Judgements and key sources of estimation uncertainty
In the application of the company's accounting policies, the directors are required to make judgements, estimates and assumptions about the carrying amount of assets and liabilities that are not readily apparent from other sources. The estimates and associated assumptions are based on historical experience and other factors that are considered to be relevant. Actual results may differ from these estimates. The estimates and underlying assumptions are reviewed on an ongoing basis. Revisions to accounting estimates are recognised in the period in which the estimate is revised where the revision affects only that period, or in the period of the revision and future periods where the revision affects both current and future periods.
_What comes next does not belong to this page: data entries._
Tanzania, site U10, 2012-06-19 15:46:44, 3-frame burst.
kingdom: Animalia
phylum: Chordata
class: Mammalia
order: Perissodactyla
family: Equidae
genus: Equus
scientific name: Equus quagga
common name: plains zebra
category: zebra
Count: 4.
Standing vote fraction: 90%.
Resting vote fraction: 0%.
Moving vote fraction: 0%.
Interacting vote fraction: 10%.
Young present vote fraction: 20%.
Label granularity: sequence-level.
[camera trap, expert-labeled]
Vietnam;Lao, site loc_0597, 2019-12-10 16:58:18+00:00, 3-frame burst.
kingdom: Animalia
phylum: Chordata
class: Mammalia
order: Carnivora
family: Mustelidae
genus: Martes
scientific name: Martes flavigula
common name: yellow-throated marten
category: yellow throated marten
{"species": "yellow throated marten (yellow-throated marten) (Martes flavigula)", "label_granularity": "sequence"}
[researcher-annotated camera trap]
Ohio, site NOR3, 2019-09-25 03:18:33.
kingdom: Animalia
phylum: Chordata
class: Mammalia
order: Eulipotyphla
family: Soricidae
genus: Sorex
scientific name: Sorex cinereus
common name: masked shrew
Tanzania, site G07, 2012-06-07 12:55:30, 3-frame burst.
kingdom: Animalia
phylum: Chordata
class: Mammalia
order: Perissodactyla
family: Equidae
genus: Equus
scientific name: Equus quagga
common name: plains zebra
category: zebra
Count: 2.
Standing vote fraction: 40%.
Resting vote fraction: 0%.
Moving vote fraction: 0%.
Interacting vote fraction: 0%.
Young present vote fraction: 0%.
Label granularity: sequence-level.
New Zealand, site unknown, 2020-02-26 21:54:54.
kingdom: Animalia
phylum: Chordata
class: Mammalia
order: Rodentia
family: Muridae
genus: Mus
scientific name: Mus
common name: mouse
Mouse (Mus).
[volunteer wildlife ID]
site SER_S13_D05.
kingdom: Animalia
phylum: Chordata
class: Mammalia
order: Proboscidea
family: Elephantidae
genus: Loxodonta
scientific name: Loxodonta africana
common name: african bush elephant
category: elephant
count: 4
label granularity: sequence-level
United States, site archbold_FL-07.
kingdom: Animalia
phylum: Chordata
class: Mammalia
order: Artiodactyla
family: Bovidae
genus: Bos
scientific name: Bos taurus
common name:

In the course of preparing the financial statements, no key judgements have been made in the process of applying the Company's accounting policies, or other key sources of estimation uncertainty in the reporting period that may have a significant risk of causing a material adjustment to the carrying amounts of assets and liabilities within the next financial year.
4. Employee numbers
The average number of persons employed by the company during the period amounted to 3 (2022: 3 ).
5. Tangible assets
£
Cost
At 1 July 2022 3,156,284
Additions 92,471
Disposals ( 344,652)
_______
At 31 December 2023 2,904,103
_______
Depreciation
At 1 July 2022 1,732,891
Charge for the year 443,021
Disposals ( 289,641)
_______
At 31 December 2023 1,886,271
_______
Carrying amount
At 31 December 2023 1,017,832
_______
At 30 June 2022 1,423,393
_______
6. Debtors
Debtors falling due within one year are as follows:
31/12/23 30/06/22
£ £
Trade debtors 205,560 231,920
Other debtors 250,600 -
_______ _______
456,160 231,920
_______ _______
7. Creditors: amounts falling due within one year
31/12/23 30/06/22
£ £
Corporation tax 95,973 21,256
Social security and other taxes 2,626 42,358
Obligations under finance leases 82,652 106,808
Other creditors 685 535
_______ _______
181,936 170,957
_______ _______
8. Creditors: amounts falling due after more than one year
31/12/23 30/06/22
£ £
Obligations under finance leases 17,076 158,629
_______ _______
9. Related party transactions
During the period the company traded with Armac Demolition Limited and Armac Environmental Limited and Armac Environmental Limited, related parties of Stonebridge Plant Limited, due to common directorships as follows:
Transaction value
Period Year
ended ended
31/12/23 30/06/22
£ £
Armac Demolition Limited 813,675 1,081,175
_______ _______
Transactions with directors
Dividends of £200,000 (2022 £252,000) were voted to Messr M. Dudley.